Особенностью этой снайперской пары было то, что вторым номером здесь выступал не боец прикрытия, не наблюдатель — а второй снайпер. Такое почти никогда не практикуется — два снайпера, работающие в связке и без прикрытия. Поэтому такой дуэт может иметь шанс на успех, — но это только в том случае, если оба снайпера, во-первых, настолько профессиональны, что каждый может играть «соло», во-вторых — если оба снайпера настолько сыграны, что чувствуют мысли и намерения друг друга даже без слов. Пара таких снайперов может наделать дел… Например, если снайпер постоянно бьет то из одной точки, то из находящейся далеко от нее другой — установить точное местоположение снайперов и вызвать артиллерийский удар — намного сложнее, ведь один видел одного снайпера, другой — другого и, прежде чем выяснится, что их на самом деле двое… Одновременный удар двух снайперов по одной цели делает практически стопроцентным поражение одиночной цели на тысяча триста — тысяча четыреста метров, то есть за пределами реальной дальности стрельбы «СВД». Хоть одна пуля да попадет в цель, один исправит ошибку другого.
— Все тихо.
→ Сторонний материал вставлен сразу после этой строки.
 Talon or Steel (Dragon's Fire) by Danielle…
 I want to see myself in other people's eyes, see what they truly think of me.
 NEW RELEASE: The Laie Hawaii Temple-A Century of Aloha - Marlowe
Румыны треплются, у них что-то в комендатуре произошло.
— Что именно?
— Кажется, кто-то кого-то застрелил.
Такое бывало — румынские комендатуры разложились окончательно, силы стабилизации окончательно превратились в один из главных источников нестабильности. В армию вербовали молдаван-националистов, вояки были еще те — как нормально воевать, так их нет, а как селения замирять — так айнзац-команда СС в полном составе нервно курит в сторонке.
— Товарищ подполковник…
— Что?
— Ночью — что было? Вызывали — нас?
— Меньше болтай.
В этот момент — по серпантину мчалась старая «Тойота Ланд Круизер», следом за ней поспевала довольно пожилая небольшая «Хонда», за ним — русский «Урал». Обе легковые машины были угнанными… но здесь, когда идут боевые действия — на это мало обращают внимания, нужен транспорт — останови на дороге, выкини водителя и бери. Никто ничего за это не сделает. Потому что — война.
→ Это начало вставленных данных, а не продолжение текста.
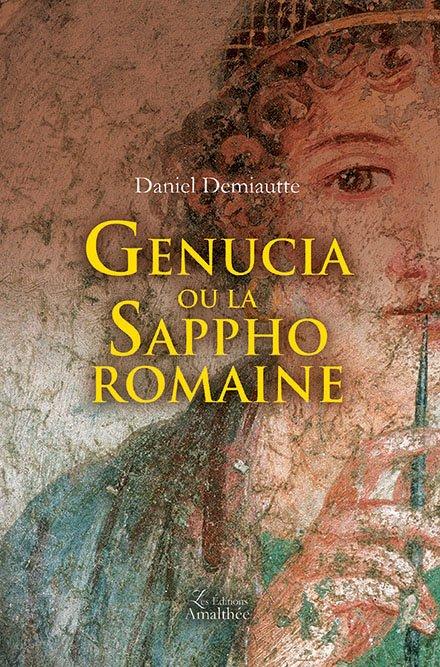 13/10/2018 – Genucia ou la Sappho romaine par Daniel Demiautte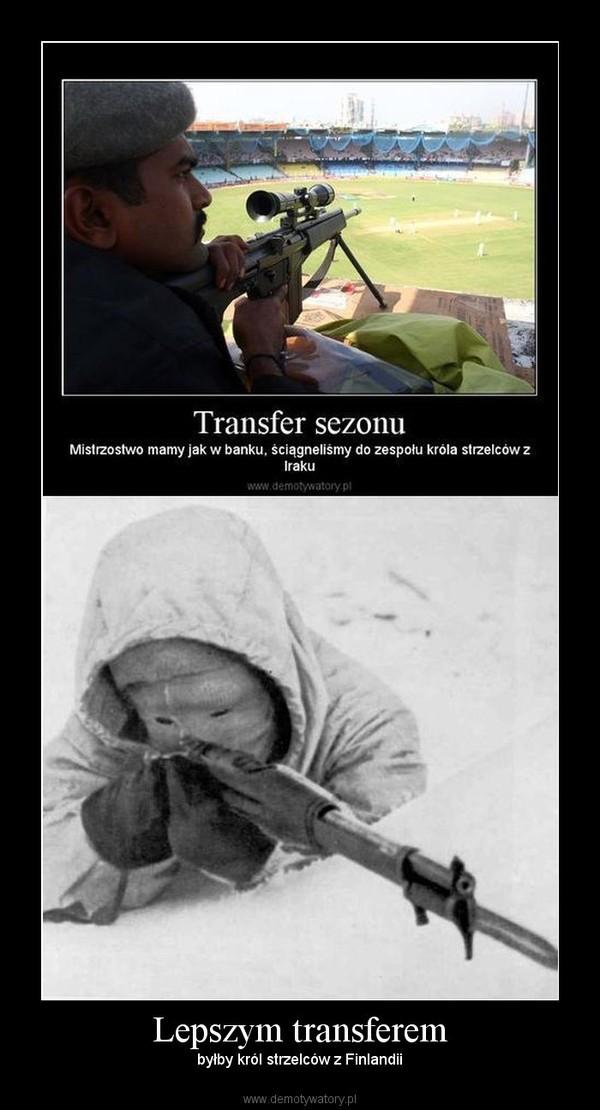Lepszym transferem – byłby król strzelców z Finlandii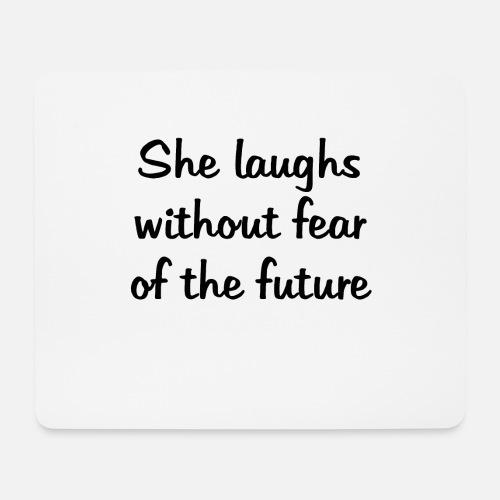 Sie Lacht Ohne Angst Vor Der Zukunft Mousepad Spreadshirt
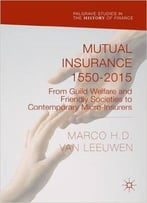 Mutual Insurance 1550-2015: From Guild Welfare And Friendly Societies To Contemporary Micro-Insurers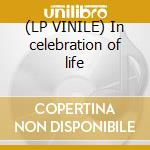 (LP VINILE) In celebration of life lp vinile di Yanni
Самым главным в «Тойоте» был Марек Копош. У него не было никаких воинских званий, он официально не только не входил в состав контингента сил стабилизации — но и не был на связи у секуритаты, румынских спецслужб. Он был черным агентом — настолько черным, насколько это было возможно, агентом, имени которого нет ни в одном документе, и поэтому его невозможно было раскрыть. С ним даже не расплачивались деньгами… обычно таких черных агентов, как он, раскрывают именно на денежных выплатах. С ним и его людьми рассчитывались тем, что позволяли творить беспредел, грабить, убивать, рэкетировать — и за это он выполнял маленькие и не совсем маленькие поручения румын. За это можно было не бояться привлечения к ответственности… после того, как WikiLeaks и Джулиан Ассанж установили (это они думали, что установили) новые стандарты прозрачности в деятельности государств и их спецслужб — на самом деле в таких делах стали применять просто новую схему засекречивания, расплаты с агентами и вообще работы. Автономные, никак не связанные с государством группы действия, не маскирующиеся — а на самом деле являющиеся коммерческими предприятиями или бандитами, получающие устные указания, получающие оплату в виде налички, контрактов или разрешения творить беспредел. Тот же Марек Копош — это обычный безнаказанный бандит, и попробуй скажи, что он имеет какое-то отношение к силам стабилизации.
Марек Копош был не просто молдаванским бандитом — он был потомственным бандитом. Его дядя зверствовал в ОПОНе[8], ослеплял людей, вырезал им языки и стал настолько «популярен», что когда казаки его поймали, то привязали его за одну ногу к одной машине, а за другую — к другой, а потом машины разъехались по своим делам. Сам Марек вырос на хуторе, с пьяным отцом и не менее пьяной, опустившейся ниже некуда матерью, злобным от постоянных побоев, неученым — в Молдавии последнего времени учили плохо, потому что учебники на языке оккупантов были запрещены, а на молдавском — их не было. Вино он впервые попробовал в шесть лет — в Молдавии вообще в сельской местности употребляют много самодельного вина, наливают чуть ли не грудным детям. Там, где он жил — несколько бывших колхозов скупили итальянцы и стали выращивать виноград, от привычки местных пацанов лазать на лозу отучали тем, что наняли откровенных уголовников охранять лозу. Одного из пацанов изнасиловали, другому сломали позвоночник железным прутом — а потом Марек и еще двое лихих пацанов вычислили момент, когда сторожа были пьяные после получки, накормили собак котлетами с толченым стеклом, подперли дверь сторожки, вылили на стены канистру бензина и подожгли. Вот такие нравы были в мирной, суверенной Молдавии, и именно тогда Марек понял, что пошел в дядю, — ему нравилось возглавлять людей и убивать людей. И то и другое он делал хорошо.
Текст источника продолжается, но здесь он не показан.